World-renown coffee chain, Starbucks, is launching a new loyalty program for 2010. Starbucks has struggled to maintain loyalty programs in the recent past, due to customer groups and their continued efforts to try and bend the rules to their favor. Under the new loyalty program plan it appears that many Starbucks customers will be losing a 10 percent discount but will be gaining a variety of benefits and perks, such as WiFi usage and other coffee-related items offered at their stores.
In other loyalty program-relates news (anti-loyalty program may be a better fit), Gwilym Davies, the World Barista Champion (I’m not a coffee lover so I’ll reserve judgment here) has launched what may be the first “disloyalty program.” Under the program (which apparently benefits multiple stores, not just one), the world’s favorite ambassador of coffee wants to encourage people to try different brews in and around London. If you use the card at eight or so different coffee shops you’ll get rewarded with free coffee.
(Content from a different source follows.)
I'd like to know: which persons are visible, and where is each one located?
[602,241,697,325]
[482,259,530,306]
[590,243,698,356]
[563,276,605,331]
Here at UnderstandingMarketing.com we’ve always been big fans of loyalty programs that are tied in together with other small businesses that don’t necessarily compete with each other but rather complement each other. As an example (and pointed out by resident marketing expert Chrisanne Sternal), a wedding photographer, cake decorator, planner and invitation company can all team together since they, for the most part, share the same customers without competing directly with one another. This type of a relationship is great to share in the costs of marketing so that you each help to grow one another’s business.
What are your thoughts of a disloyalty program?